Editado em 1974 o álbum “Musik Von Harmonia” foi o primeiro retrato dos encontros entre Michael Rother (dos Neu!) e Jans-Joachim Roedelius e Dieter Moebius (dos Cluster) num estúdio que então estava a nascer nas paisagens rurais no centro da Alemanha. Texto: Nuno Galopim

Costuma chamar-se “supergrupo” a uma banda que nasce da reunião de elementos de outros grupos, tendo estes já conquistado alguma notoriedade… Assim sendo é natura que os Harmonia tivessem sido encarados como o “supergrupo” nascido entre a família krautrock na primeira metade. Eram um trio, resultado do encontro entre os dois elementos dos Cluster (Jans-Joachim Roedelius e Dieter Moebius) com Michael Rother, uma das metades dos Neu! Os Cluster tinham surgido em Berlim em 1971, ano em que editaram o seu álbum de estreia. Os Neu!, também com berço em 1971, eram de Dusseldorf, nascidos de uma separação de uma formação anterir dos Kraftwerk (nos quais militavam tanto Micahel Rother como o baterista Klaus Dinger, o principal “arquiteto” do ritmo que acabou conhecido por motorik, apesar de nunca o músico ter usado semelhante expressão).

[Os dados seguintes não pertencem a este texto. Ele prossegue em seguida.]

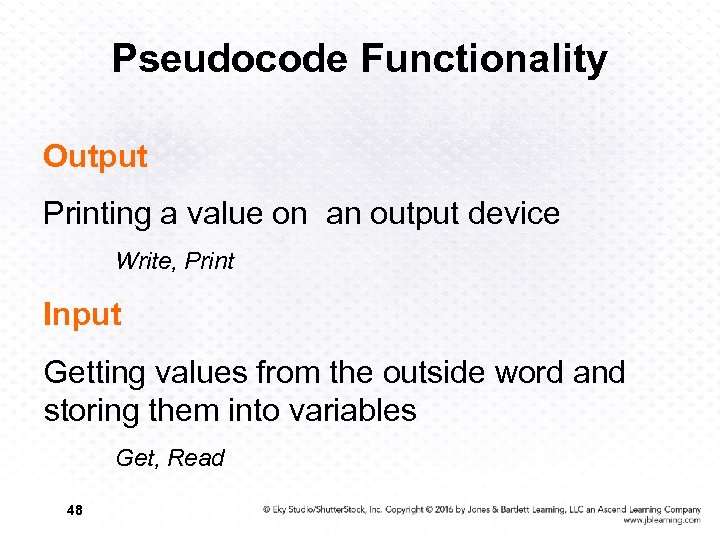 Pseudocode Functionality

Output

Printing a value on an output device

Write, Print

Input

Getting values from the outside word and storing them into variables

Get, Read

48

© Eky Studio/ShutterStock, Inc. Copyright © 2016 by Jones & Bartlett Learning, LLC an Ascend Learning Company
www.jblearning.com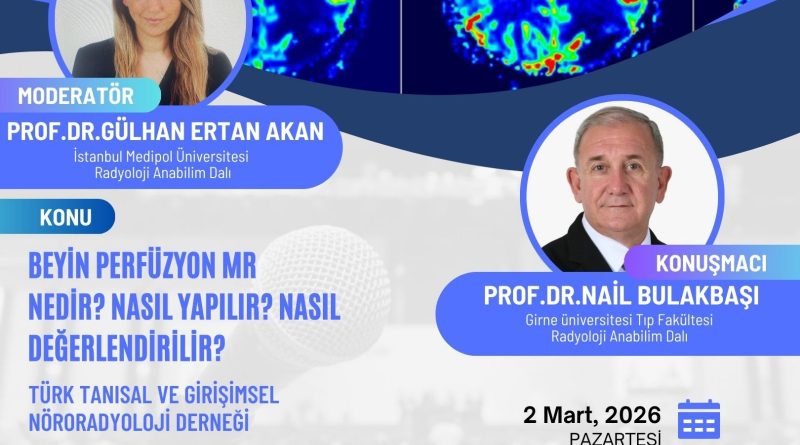 MODERATÖR

PROF.DR.GÜLHAN ERTAN AKAN

İstanbul Medipol Üniversitesi Radyoloji Anabilim Dalı

KONU

BEYİN PERFÜZYON MR NEDİR? NASIL YAPILIR? NASIL DEĞERLENDİRİLİR?

TÜRK TANISAL VE GİRİŞİMSEL NÖRORADYOLOJİ DERNEĞİ

KONUŞMACI

PROF.DR.NAİL BULAKBAŞI

Girne üniversitesi Tıp Fakültesi Radyoloji Anabilim Dalı

2 Mart, 2026

PAZARTESİ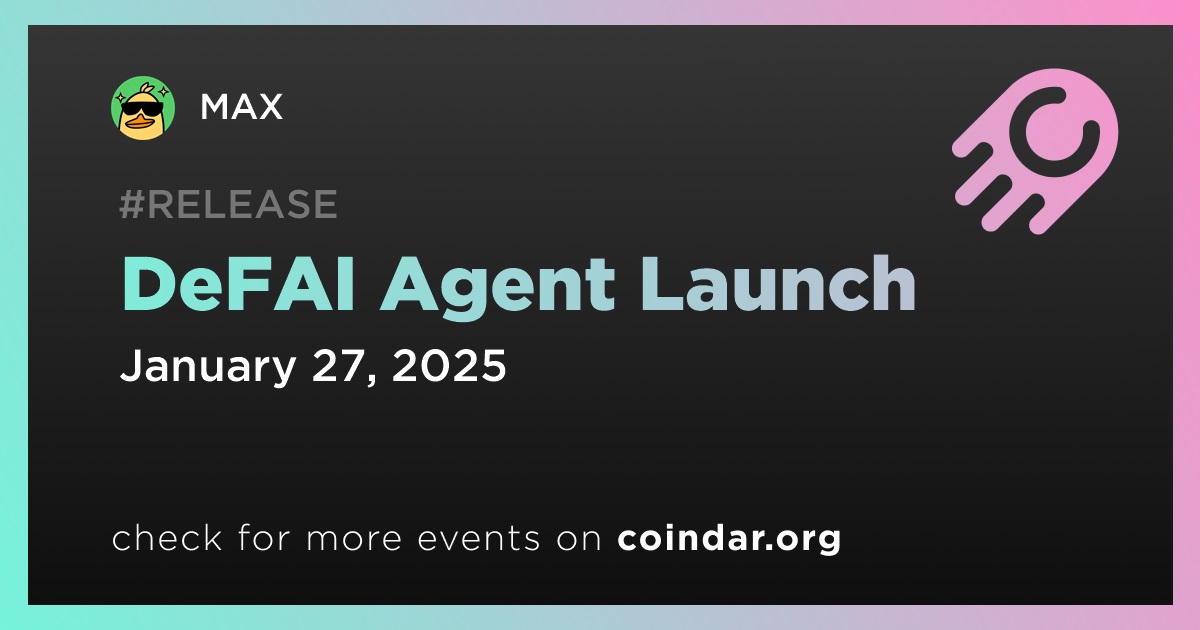 MAX

#RELEASE

DeFAI Agent Launch

January 27, 2025

check for more events on coindar.org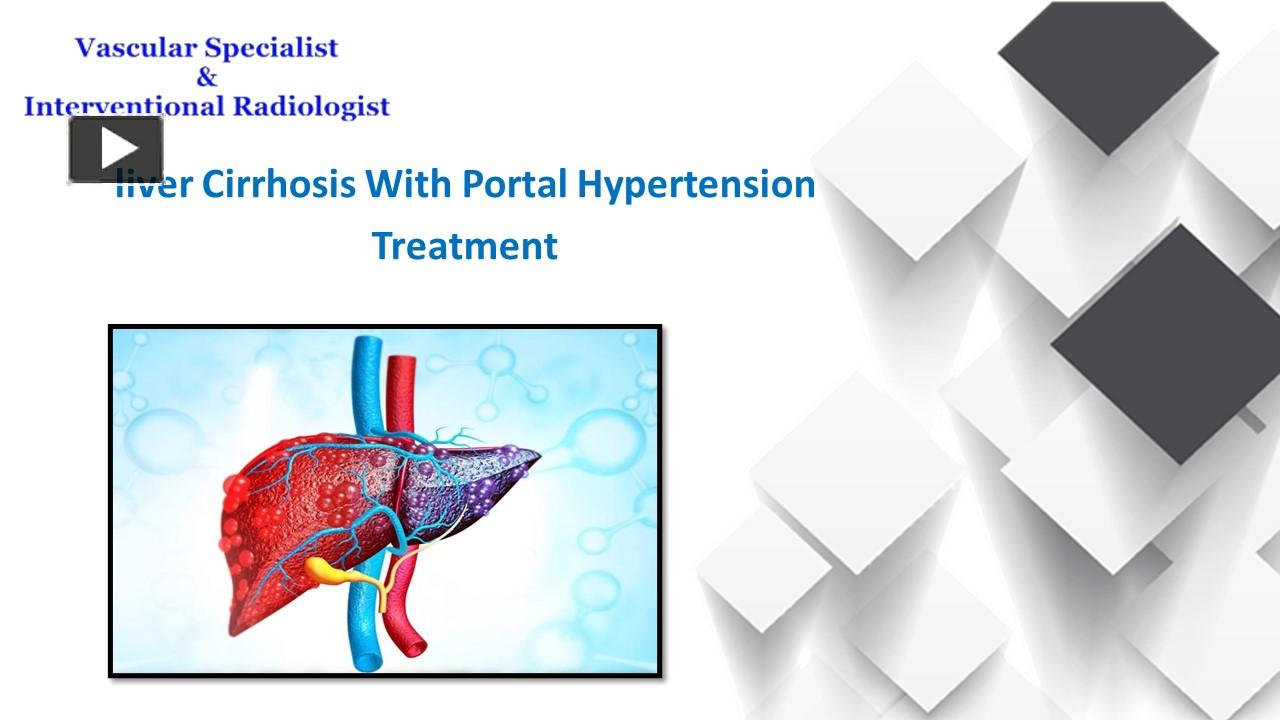 Vascular Specialist
&
Interventional Radiologist

liver Cirrhosis With Portal Hypertension Treatment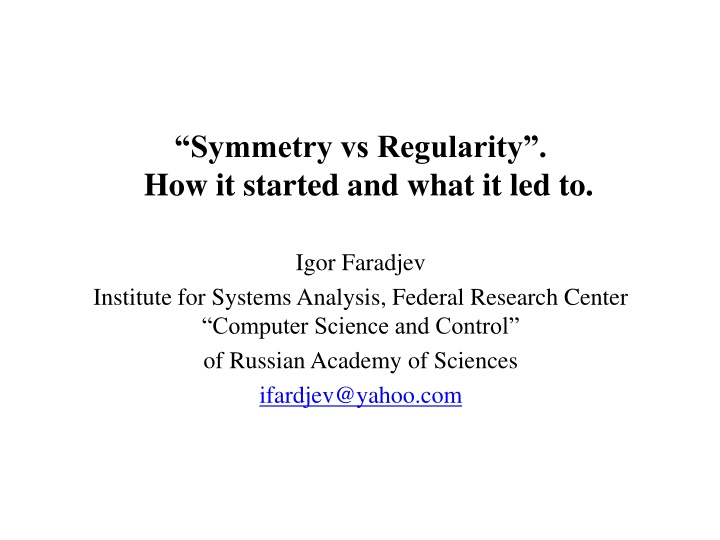 “Symmetry vs Regularity”.
How it started and what it led to.

Igor Faradjev

Institute for Systems Analysis, Federal Research Center “Computer Science and Control”

of Russian Academy of Sciences

ifardjev@yahoo.com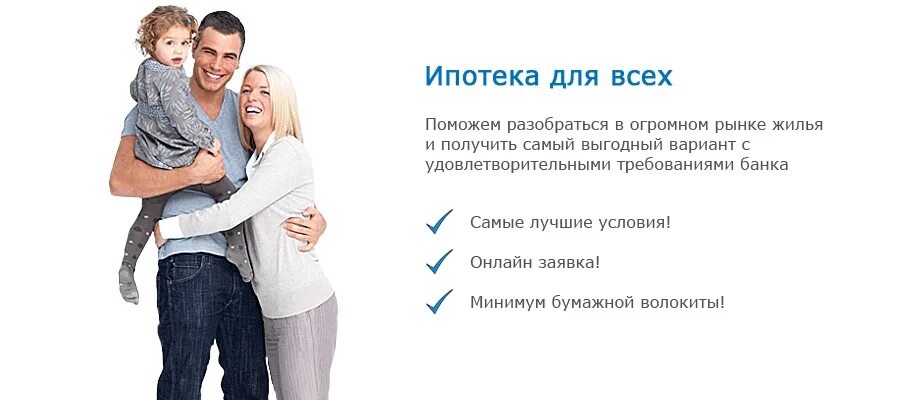 Ипотека для всех

Поможем разобраться в огромном рынке жилья и получить самый выгодный вариант с удовлетворительными требованиями банка

Самые лучшие условия!

Онлайн заявка!

Минимум бумажной волокиты!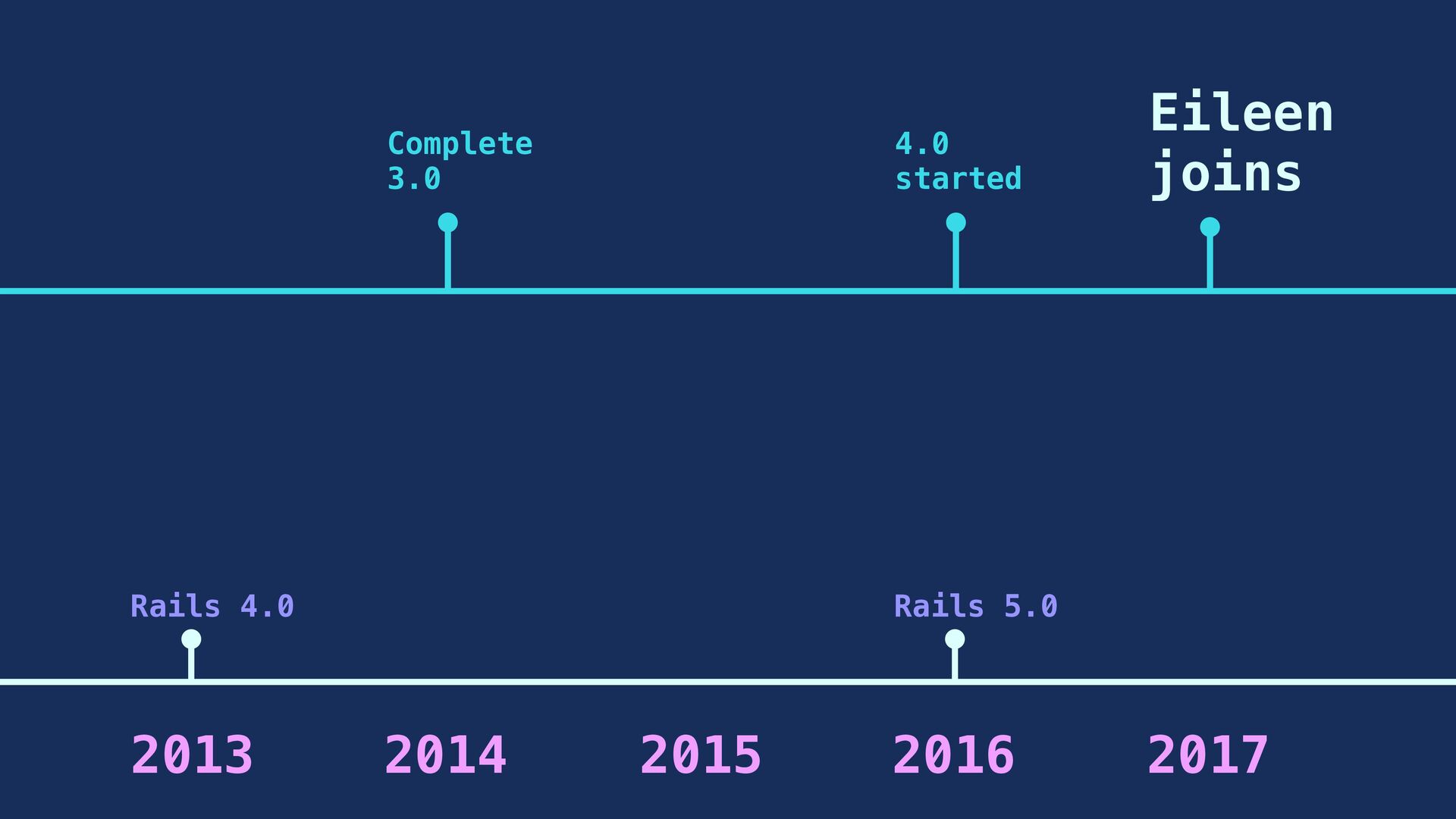 Complete 3.0

4.0 started

Eileen joins

Rails 4.0

Rails 5.0

2013

2014

2015

2016

2017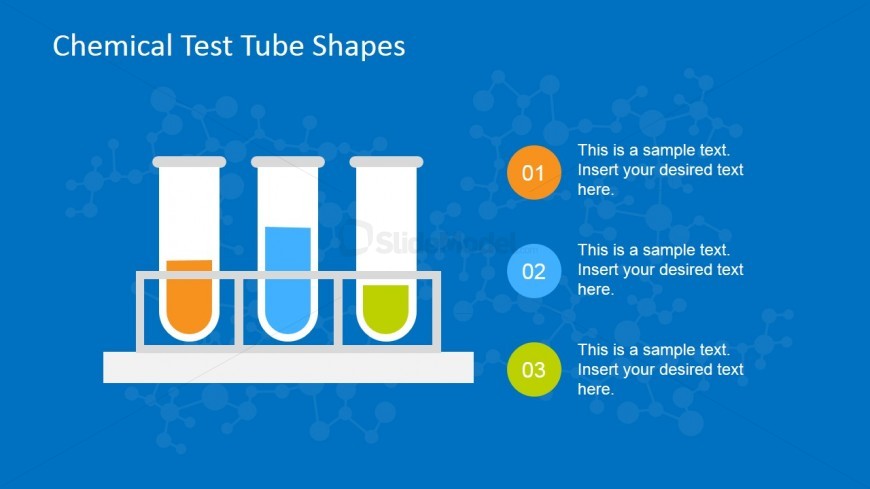 Chemical Test Tube Shapes

SlideModel

01 This is a sample text. Insert your desired text here.

02 This is a sample text. Insert your desired text here.

03 This is a sample text. Insert your desired text here.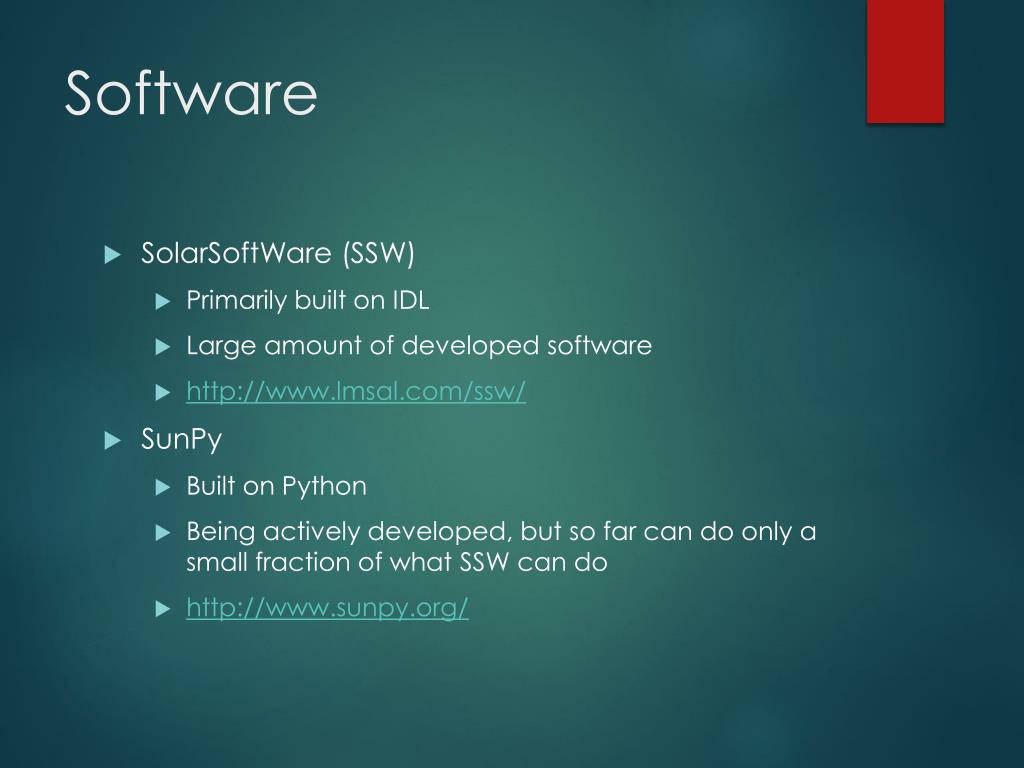 Software

SolarSoftWare (SSW)

Primarily built on IDL

Large amount of developed software

http://www.lmsal.com/ssw/

SunPy

Built on Python

Being actively developed, but so far can do only a small fraction of what SSW can do

http://www.sunpy.org/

Apesar da história urbana tanto dos Neu! como dos Cluster, o “supergrupo” ganhou forma no campo. Tudo aconteceu quando um antiquário pensou em criar uma comunidade artística em Frost, em volta de uma série de residências rurais perto de uma pequena aldeia na bacia do rio Weser. Rother e Dinger tinham deixado os Neu! a viver um breve episódio de pausa após a edição dos seus dois primeiros álbuns e, em 1973, dirigiu-se a Frost para conhecer os Cluster. Reza a mitologia que o encontro teria em vista uma possível vida comum na estrada entre os Cluster e os Neu!… Mas do encontro nasceu uma vontade do guitarrista em experimentar ideias com os dois elementos dos Cluster… E, com a ajuda de três gravadores de fita e uma simples mesa de mistura, gravaram um álbum no estúdio que o duo berlinense ali tinha começado a montar.
Com o título Musik Von Harmonia (e uma capa com a força da vitalidade de uma imagem de cunho pop art), o álbum fixou momentos de um encontro que cativaria atenções, acabando mesmo Brian Eno (que poucos anos depois estaria a gravar tanto com os Harmonia como com os Cluster) por sentir que estavam ali chaves para a música pop/rock do futuro… E com efeito podemos encontrar aqui algumas pistas que certamente terão estado entre as principais influências dos discos que Bowie gravaria de 1977 a 1979.
Não é por acaso que Musik Von Harmonia é visto, à distância de mais de 45 anos, como um dos discos mais influentes do krautrock. Sem ser necessariamente uma “montra” de ideias ou um “catálogo” de formas, a verdade é que neste primeiro encontro entre metade dos Neu! e a dupla Cluster se nota como, a partir da identidade de ambos os grupos surgem não apenas somas de experiências mas todo um mais vasto leque de possibilidades que aqui se abre. Guitarra, percussão e teclados conversam e imaginam caminhos… Desafiam-se, contemplam o futuro… E tanto encontramos aqui expressões do fulgor rítmico da “escola” Neu”! em Dino, como, em Sehr Kosmische, escutamos o sentido de paisagismo “cósmico” várias vezes explorado pelos Cluster e que acabaria por influenciar a noção de música ambiente de Eno. Depois surgem os cruzamentos e visões, como em Watussi ou Veterano, que unem as sensibilidades dos três músicos e quase projeta uma ideia de uma obsessiva visão para o futuro pop. Por sua vez, em Sonnenschein ou Hausmusik parecem emergir entre os sinais de modernidade dos instrumentos ecos de memórias do passado (histórico no primeiro tema, mais familiar e vivencial no segundo), vincando o poder sugestivo – podemos dizer cinematográfico – deste encontro. Em Ohrwurm, por sua vez, rumamos ao cosmos…
O poder sugestivo do encontro entre os três músicos motivou novos encontros, tendo o seguinte – do qual nasceria o álbum Deluxe (1975) chamado Conny Plank para colaborar na produção (que, de facto, ganha outro lustro). Apesar da mão-cheia de ideias que os dois álbuns lançaram, a verdade é que o sucesso não abraçou os Harmonia. Chegaram a gravar com Brian Eno mas tanto essas como outras últimas gravações ficaram na gaveta. Tracks and Traces, registo das colaborações com Eno, chegaria a disco apenas em 1997. Dez anos depois surgiria Live 1974, gravação de um concerto em Grissen (Alemanha). E em 2015 a integral das gravações dos Harminia ganhou forma na caixa Complete Works.